Chile abre su cabotaje marítimo: nueva ley busca dinamizar la logística y la competencia

El Congreso aprobó la apertura parcial del cabotaje marítimo a naves extranjeras, con miras a mejorar la eficiencia logística y fortalecer la conectividad del país, aunque persisten dudas sobre su impacto en la industria nacional.

El Congreso chileno aprobó el proyecto de ley que abre el cabotaje marítimo, el transporte de carga dentro del territorio nacional, a la participación de naves extranjeras, siempre que no existan servicios regulares nacionales. La iniciativa, que modifica la Ley de Fomento a la Marina Mercante y la Ley de Navegación, quedó lista para su promulgación presidencial.

El texto establece que podrán operar embarcaciones foráneas por un año, prorrogable por seis meses, en rutas donde no haya oferta local. Luego, deberán hacerlo bajo bandera chilena y cumplir la normativa nacional. También se fija una eslora mínima de 120 metros y se exige que las naves arrendadas con promesa de compra cuenten con dotación chilena tras cuatro años de operación.

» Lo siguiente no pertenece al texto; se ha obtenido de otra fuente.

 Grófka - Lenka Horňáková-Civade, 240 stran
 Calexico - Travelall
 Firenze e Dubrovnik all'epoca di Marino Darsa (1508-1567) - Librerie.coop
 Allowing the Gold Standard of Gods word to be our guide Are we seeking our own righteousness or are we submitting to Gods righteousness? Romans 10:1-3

La medida busca optimizar la cadena logística, mejorar la conectividad marítima y promover la eficiencia del transporte multimodal. Además, incluye normas para fortalecer la formación de tripulaciones nacionales y garantizar condiciones de competencia justas.

El proyecto incorpora nuevas exigencias de seguridad, control ambiental y transparencia: las navieras deberán publicar sus itinerarios y características técnicas en sus portales oficiales. También redefine las competencias del Ministerio de Transportes, que asumirá las funciones de la antigua comisión especial, con la obligación de coordinar con la Autoridad Marítima y la Cancillería.

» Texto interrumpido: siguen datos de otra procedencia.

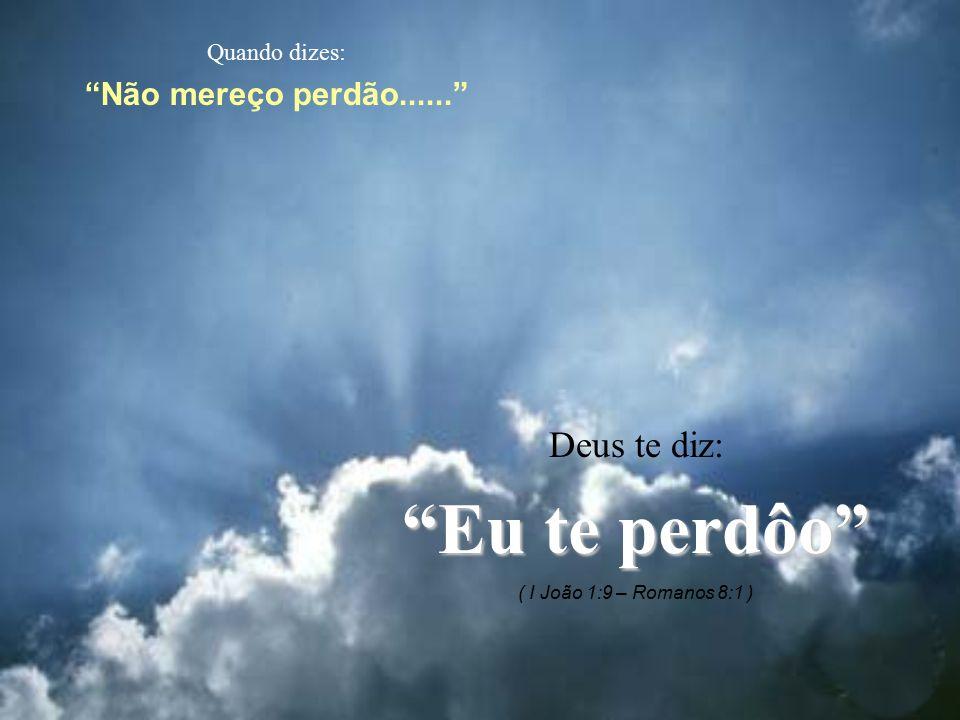 """Quando dizes: """"Não mereço perdão......"""" Deus te diz: """"Eu te perdôo"""" ( I João 1:9 – Romanos 8:1 )"""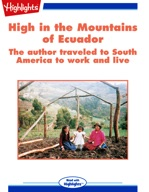 High in the Mountains of Ecuador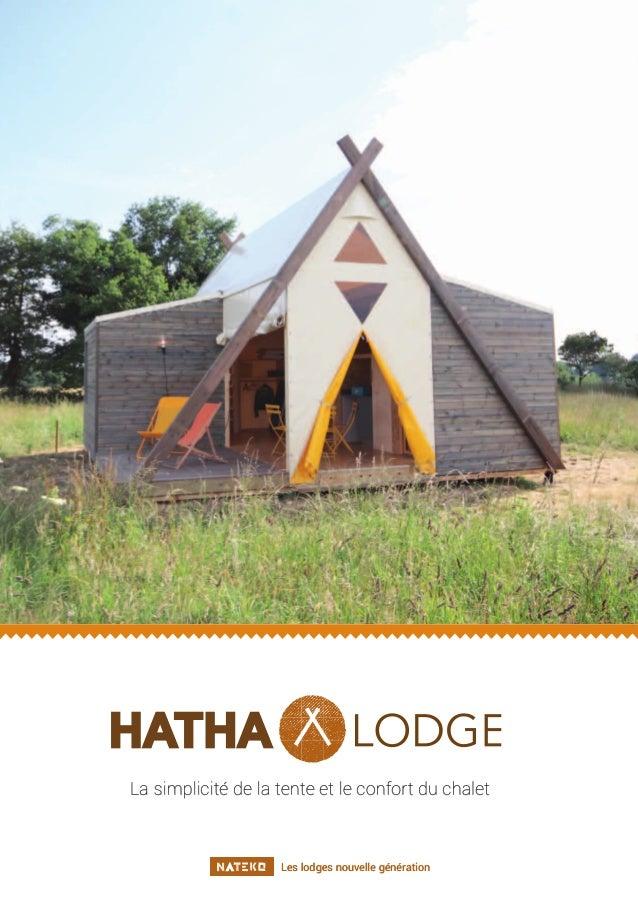HATHA La simplicité de la tente et le confort du chalet les lodges nouvelle génération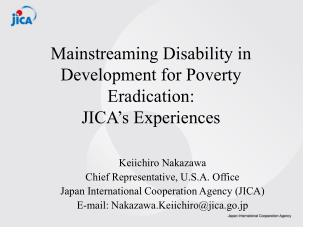 Mainstreaming Disability in Development for Poverty Eradication: JICA s Experiences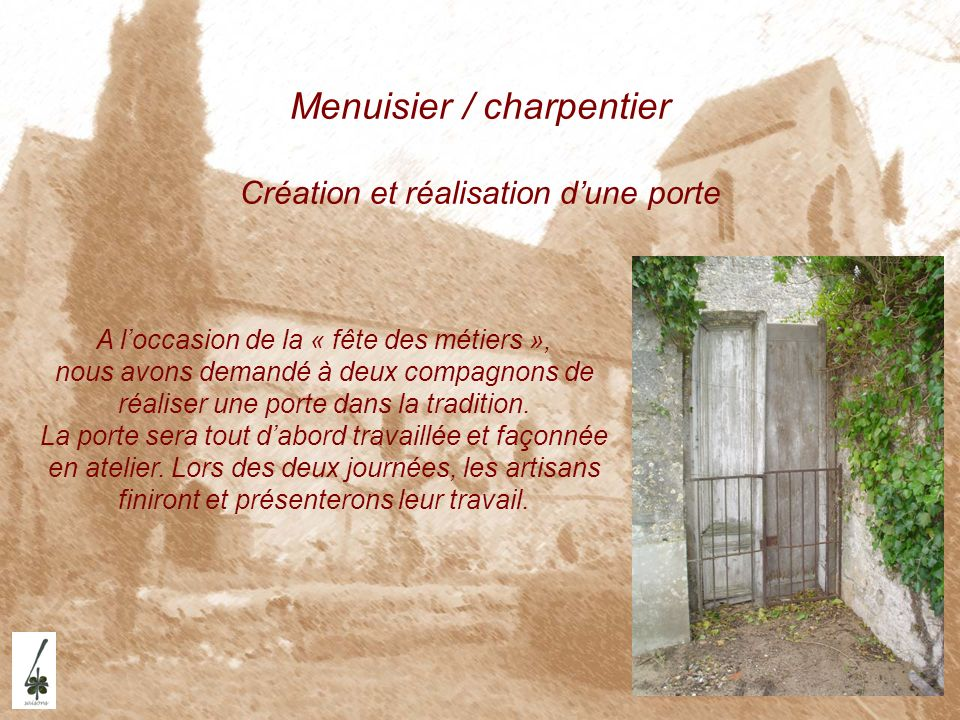 Menuisier / charpentier Création et réalisation d'une porte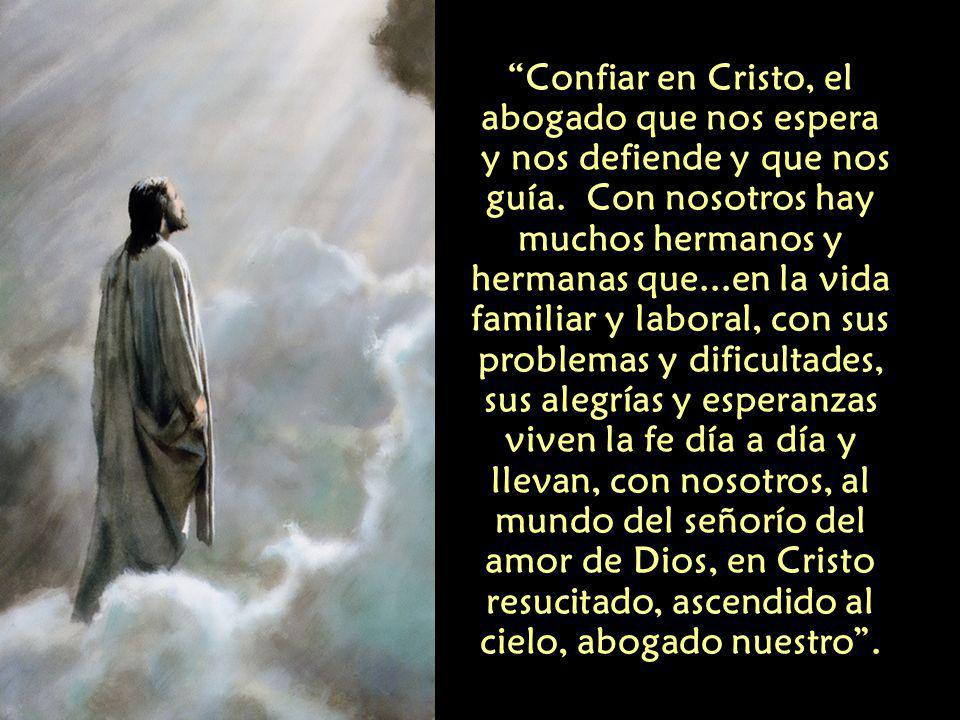 Confiar en Cristo, el abogado que nos espera y nos defiende y que nos guía.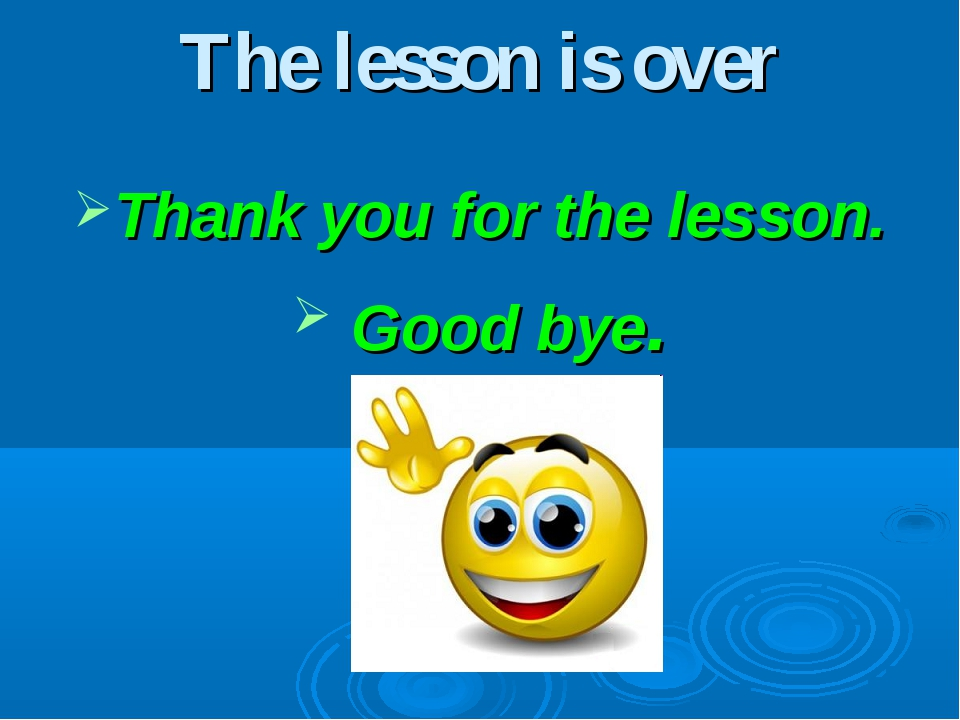 The lesson is over Thank you for the lesson. Good bye.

La implementación será gradual en las regiones del sur, especialmente en Los Lagos, Aysén y Magallanes, donde la ley comenzará a aplicarse tres años después de su publicación.

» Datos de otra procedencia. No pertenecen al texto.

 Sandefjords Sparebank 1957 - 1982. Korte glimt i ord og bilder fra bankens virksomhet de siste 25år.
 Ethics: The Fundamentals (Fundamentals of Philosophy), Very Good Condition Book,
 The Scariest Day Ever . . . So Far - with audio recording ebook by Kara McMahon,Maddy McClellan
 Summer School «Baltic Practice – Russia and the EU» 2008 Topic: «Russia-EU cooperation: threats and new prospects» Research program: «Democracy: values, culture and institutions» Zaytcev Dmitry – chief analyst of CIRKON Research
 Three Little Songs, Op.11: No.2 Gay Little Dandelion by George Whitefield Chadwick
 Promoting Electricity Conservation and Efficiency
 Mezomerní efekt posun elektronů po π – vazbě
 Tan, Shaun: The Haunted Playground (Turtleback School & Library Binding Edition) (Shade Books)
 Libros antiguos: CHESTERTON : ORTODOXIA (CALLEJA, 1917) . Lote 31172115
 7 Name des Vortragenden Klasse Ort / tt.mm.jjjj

Durante el debate parlamentario, algunos legisladores respaldaron la apertura como una herramienta de modernización logística, mientras otros advirtieron sobre los riesgos de desventajas competitivas para la marina mercante nacional, dado que muchas empresas extranjeras operan bajo condiciones laborales más flexibles. También hubo críticas a los plazos de implementación, considerados demasiado cortos para las zonas australes.

Con esta norma, Chile se encamina hacia un modelo de mayor apertura marítima, en línea con estándares internacionales, pero con desafíos claros en materia de protección laboral, competitividad y control soberano de sus rutas logísticas.